Aim of the exercise:
Task for the records below: please retype exactly and only the lines from the first through the one with "Alien: Covenant (2017)", with every picture omitted.

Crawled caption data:

━━━━━━━━━━━━━━━━

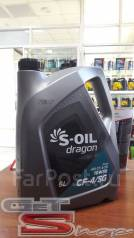 S-Oil Seven Dragon. Вязкость 10W-30. Под заказ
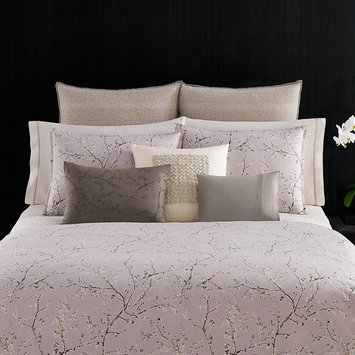 King Duvet Cover (Vera Wang Winter Blossoms)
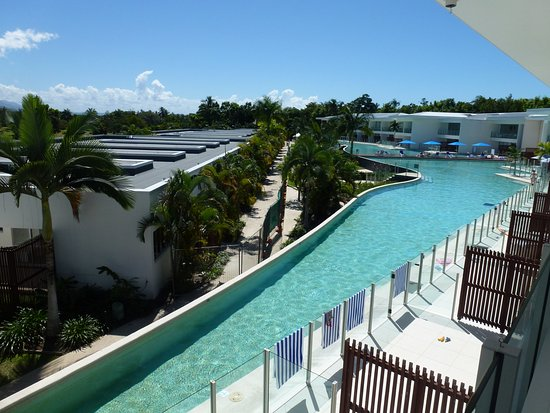 Lower level Apartment 45 (with palm tree) - Picture of ...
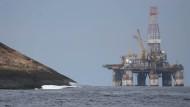 Petrobras-Ölbohrinsel vor Rio de Janeiro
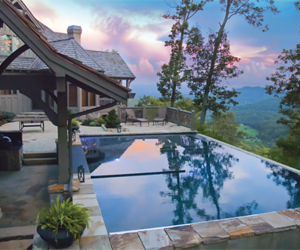 dream home, house, and inspiration image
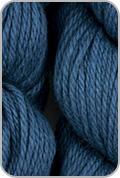 Spud and Chloe Sweater Yarn - Moonlight (# 7507)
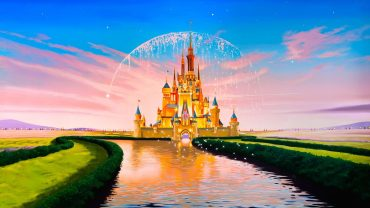 Disney free background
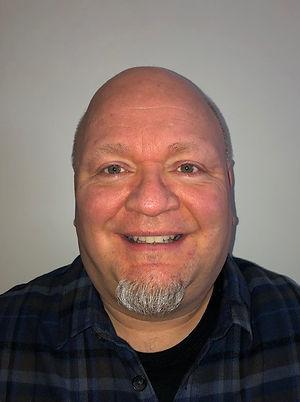 Jim Karen Residential Maintenance Services Edmonton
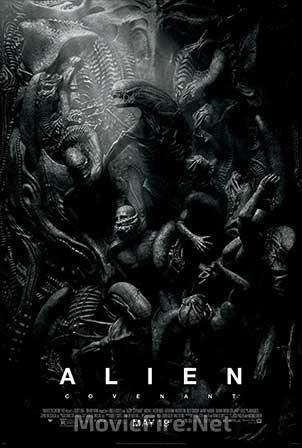 Alien: Covenant (2017)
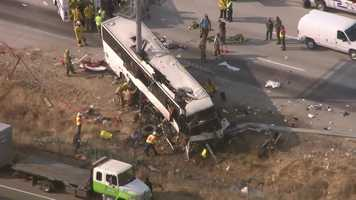 Northbound Highway 99 in Merced County is shut down Tuesday morning after a charter bus crash killed four people, according to the California Highway Patrol.
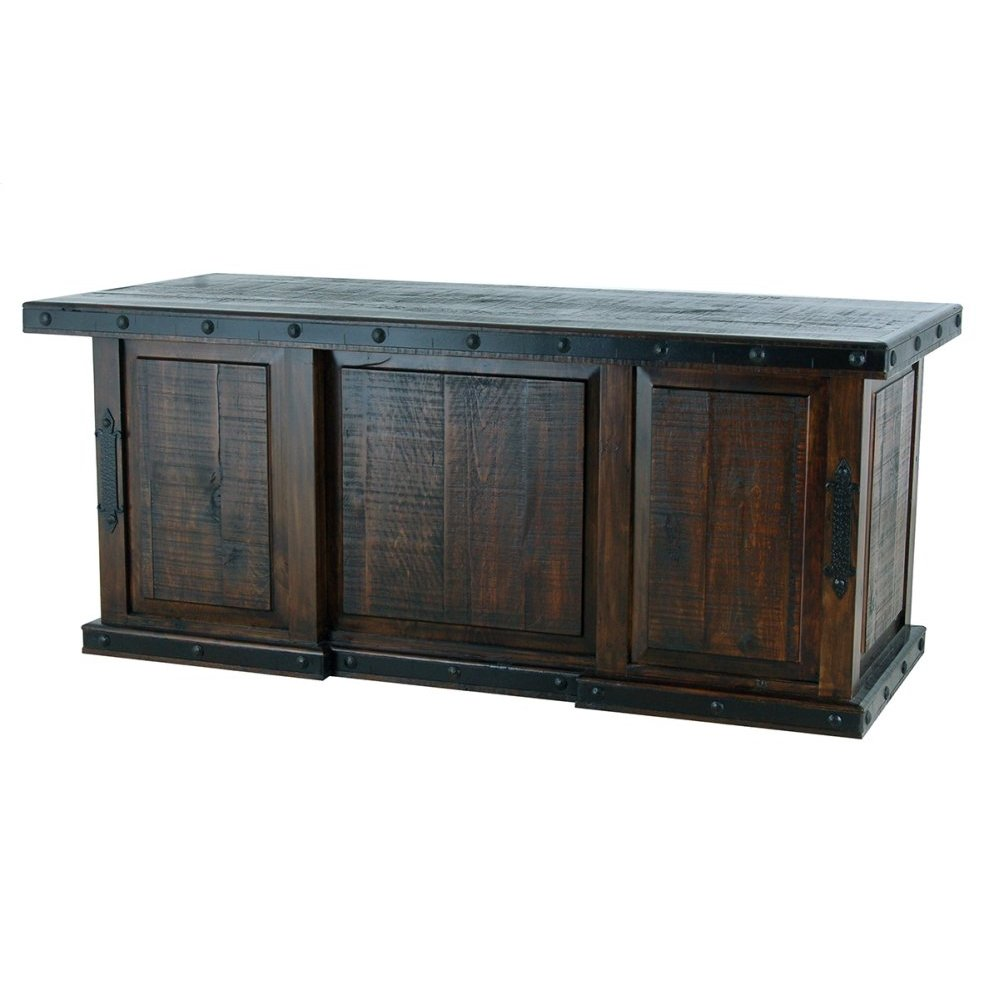 Gran Hacienda File Desk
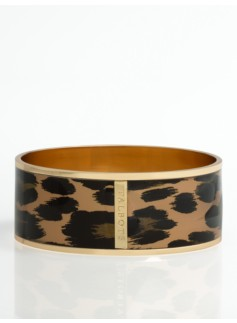 Leopard Enamel Bangle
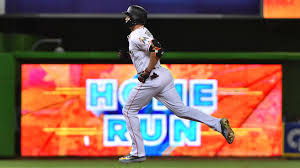 giancarlo stanton marlins jpg yankees marlins reportedly have giancarlo stanton trade in place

━━━━━━━━━━━━━━━━

Task response:
 S-Oil Seven Dragon. Вязкость 10W-30. Под заказ
 King Duvet Cover (Vera Wang Winter Blossoms)
 Lower level Apartment 45 (with palm tree) - Picture of ...
 Petrobras-Ölbohrinsel vor Rio de Janeiro
 dream home, house, and inspiration image
 Spud and Chloe Sweater Yarn - Moonlight (# 7507)
 Disney free background
 Jim Karen Residential Maintenance Services Edmonton
 Alien: Covenant (2017)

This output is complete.